Conclusions and relevance: Among offspring born in Sweden, after accounting for confounding factors, first-trimester exposure to antidepressants, compared with no exposure, was associated with a small increased risk of preterm birth but no increased risk of small for gestational age, autism spectrum disorder, or attention-deficit/hyperactivity disorder.

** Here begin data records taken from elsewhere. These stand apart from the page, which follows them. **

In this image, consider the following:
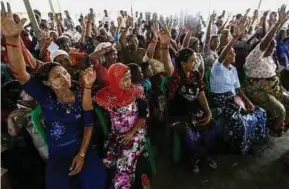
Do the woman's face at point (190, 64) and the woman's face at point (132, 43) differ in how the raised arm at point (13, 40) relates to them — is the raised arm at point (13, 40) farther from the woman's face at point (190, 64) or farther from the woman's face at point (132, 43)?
the woman's face at point (132, 43)

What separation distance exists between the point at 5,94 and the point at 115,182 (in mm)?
1121

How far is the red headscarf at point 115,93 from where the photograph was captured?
6.72 feet

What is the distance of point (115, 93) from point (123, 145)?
42cm

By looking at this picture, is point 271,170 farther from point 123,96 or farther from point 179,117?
point 123,96

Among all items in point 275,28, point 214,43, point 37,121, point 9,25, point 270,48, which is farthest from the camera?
point 214,43

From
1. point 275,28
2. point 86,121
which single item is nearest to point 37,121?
point 86,121

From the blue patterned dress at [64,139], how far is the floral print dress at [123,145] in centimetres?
15

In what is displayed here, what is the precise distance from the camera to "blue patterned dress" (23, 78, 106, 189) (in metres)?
1.78

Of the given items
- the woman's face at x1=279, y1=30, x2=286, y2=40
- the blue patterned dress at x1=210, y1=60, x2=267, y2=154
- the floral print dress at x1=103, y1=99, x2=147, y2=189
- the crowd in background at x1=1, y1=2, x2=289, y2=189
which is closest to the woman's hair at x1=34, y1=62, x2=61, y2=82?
the crowd in background at x1=1, y1=2, x2=289, y2=189

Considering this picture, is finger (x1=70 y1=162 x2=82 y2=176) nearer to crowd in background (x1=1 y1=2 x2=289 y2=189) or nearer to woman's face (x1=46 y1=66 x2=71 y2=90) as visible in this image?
crowd in background (x1=1 y1=2 x2=289 y2=189)

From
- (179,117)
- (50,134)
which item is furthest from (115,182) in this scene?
(179,117)

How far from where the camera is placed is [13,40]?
1.62 metres

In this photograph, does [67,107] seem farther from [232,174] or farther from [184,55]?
[232,174]

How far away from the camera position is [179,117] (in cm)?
261
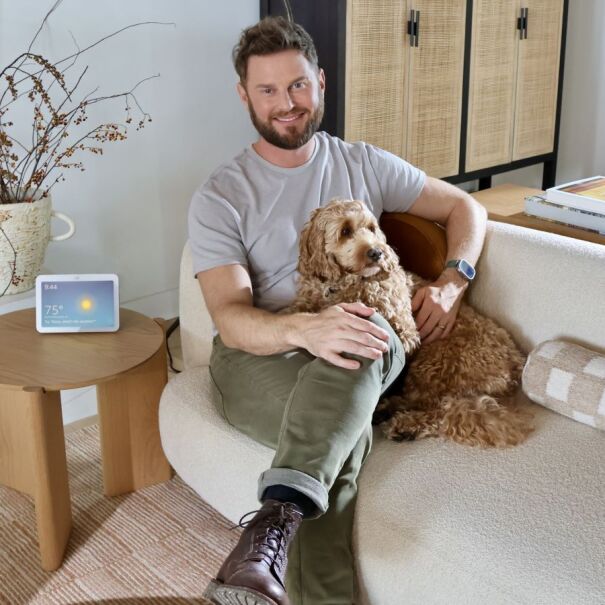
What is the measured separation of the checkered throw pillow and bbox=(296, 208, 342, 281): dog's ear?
1.60 feet

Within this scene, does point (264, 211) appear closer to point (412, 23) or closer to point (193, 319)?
point (193, 319)

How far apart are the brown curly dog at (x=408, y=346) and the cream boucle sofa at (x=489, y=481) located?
0.21 feet

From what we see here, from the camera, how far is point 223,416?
1.86 meters

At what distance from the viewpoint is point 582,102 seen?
4355 millimetres

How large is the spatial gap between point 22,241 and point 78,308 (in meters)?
0.33

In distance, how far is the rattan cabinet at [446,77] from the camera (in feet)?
9.75

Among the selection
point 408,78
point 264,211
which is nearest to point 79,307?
point 264,211

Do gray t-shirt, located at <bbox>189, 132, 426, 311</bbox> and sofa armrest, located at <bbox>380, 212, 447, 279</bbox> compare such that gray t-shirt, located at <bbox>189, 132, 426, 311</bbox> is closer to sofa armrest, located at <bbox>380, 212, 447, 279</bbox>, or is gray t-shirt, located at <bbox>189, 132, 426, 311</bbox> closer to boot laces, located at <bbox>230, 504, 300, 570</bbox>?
sofa armrest, located at <bbox>380, 212, 447, 279</bbox>

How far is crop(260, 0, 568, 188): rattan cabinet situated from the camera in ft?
9.75

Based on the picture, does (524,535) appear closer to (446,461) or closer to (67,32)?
(446,461)

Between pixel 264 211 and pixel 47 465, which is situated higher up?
pixel 264 211

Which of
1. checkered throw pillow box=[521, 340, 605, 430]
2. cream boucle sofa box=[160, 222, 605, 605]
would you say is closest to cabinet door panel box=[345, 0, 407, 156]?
cream boucle sofa box=[160, 222, 605, 605]

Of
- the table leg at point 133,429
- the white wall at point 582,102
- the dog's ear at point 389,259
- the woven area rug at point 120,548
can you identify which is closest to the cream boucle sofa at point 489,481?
the table leg at point 133,429

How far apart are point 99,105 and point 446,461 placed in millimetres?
1875
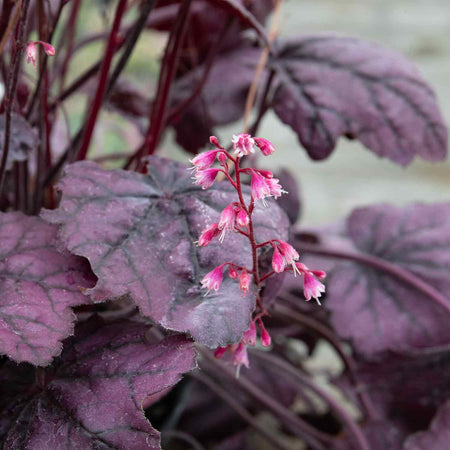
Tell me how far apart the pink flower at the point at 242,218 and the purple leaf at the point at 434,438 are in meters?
0.35

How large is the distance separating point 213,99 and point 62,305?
41 cm

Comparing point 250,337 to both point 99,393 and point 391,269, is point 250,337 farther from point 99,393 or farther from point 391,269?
point 391,269

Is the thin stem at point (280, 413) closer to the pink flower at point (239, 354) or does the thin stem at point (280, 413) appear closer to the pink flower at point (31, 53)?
the pink flower at point (239, 354)

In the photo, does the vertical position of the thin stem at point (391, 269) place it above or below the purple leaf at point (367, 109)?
below

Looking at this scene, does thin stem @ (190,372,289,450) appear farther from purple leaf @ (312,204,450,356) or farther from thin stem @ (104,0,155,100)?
thin stem @ (104,0,155,100)

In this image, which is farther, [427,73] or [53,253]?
[427,73]

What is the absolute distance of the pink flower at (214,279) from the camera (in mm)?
371

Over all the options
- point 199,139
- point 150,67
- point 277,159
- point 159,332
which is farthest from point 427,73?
point 159,332

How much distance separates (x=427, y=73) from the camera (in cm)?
239

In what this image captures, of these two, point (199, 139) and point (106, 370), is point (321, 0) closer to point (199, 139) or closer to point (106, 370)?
point (199, 139)

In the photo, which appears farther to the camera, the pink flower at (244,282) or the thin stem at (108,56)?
the thin stem at (108,56)

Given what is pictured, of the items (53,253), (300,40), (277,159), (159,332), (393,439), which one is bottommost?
(277,159)

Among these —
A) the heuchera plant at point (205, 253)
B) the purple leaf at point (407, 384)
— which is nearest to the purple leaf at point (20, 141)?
the heuchera plant at point (205, 253)

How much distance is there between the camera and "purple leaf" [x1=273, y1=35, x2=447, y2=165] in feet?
1.94
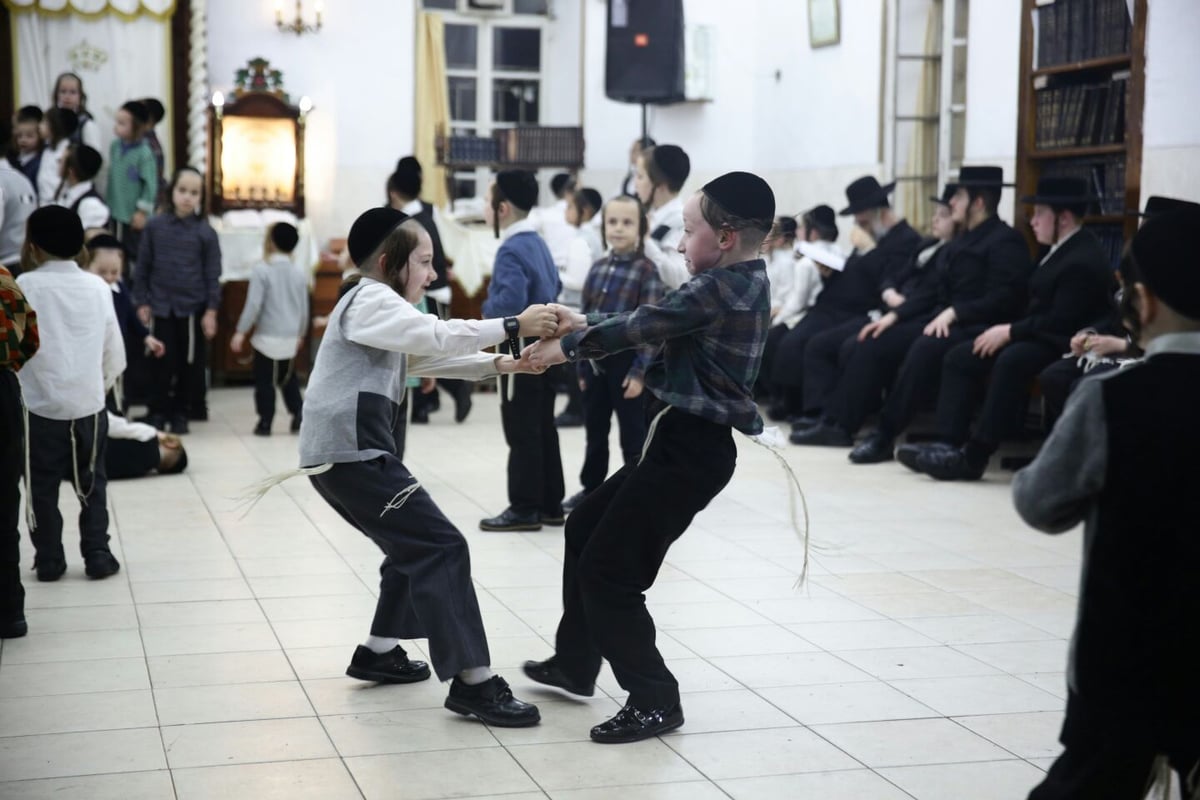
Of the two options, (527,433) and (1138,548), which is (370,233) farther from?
(527,433)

Figure 1. Risk of Autism Spectrum Disorder and Attention-Deficit/Hyperactivity Disorder by Maternal Self-reported First-trimester Exposure

The figure shows Kaplan-Meier estimates of cumulative risk (i.e., proportion diagnosed with) the neurodevelopmental outcomes (y-axis) by age (x-axis) among offspring with and without maternal self-reported first-trimester antidepressant exposure. The blue line shows exposed offspring. The black line shows unexposed offspring. Shaded areas around the blue and black lines are pointwise 95% confidence intervals. Top panels (A and B) show risk for autism spectrum disorder. Bottom panels (C and D) show risk for attention-deficit/hyperactivity disorder. Left panels (A and C) include the full cohort. Right panels (B and D) include siblings discordant for first-trimester antidepressant exposure. The median and interquartile range (IQR) follow-up time in the study (i.e., age since birth in years) were estimated separately for each exposure group. The median follow-up for autism spectrum disorder in the full cohort was 8.71 y [IQR: (4.69, 13.19)] for the unexposed group, and 5.82 y [IQR: (3.32, 9.08)] for the exposed group. The median follow-up for autism spectrum disorder in the sample of discordant siblings was 9.24 y [IQR: (5.54, 12.96)] for the unexposed group, and 6.27 y [IQR: (3.77, 9.02)] for the exposed group. The median follow-up for attention-deficit/hyperactivity disorder in the full cohort was 8.54 y [IQR: (4.54, 13.54)] for the unexposed group, and 5.54 y [IQR: (3.54, 9.54)] for the exposed group. The median follow-up for attention-deficit/hyperactivity disorder in the sample of discordant siblings was 9.54 y [IQR: (5.54, 13.54)] for the unexposed group, and 6.54 y [IQR: (3.54, 9.54)] for the exposed group.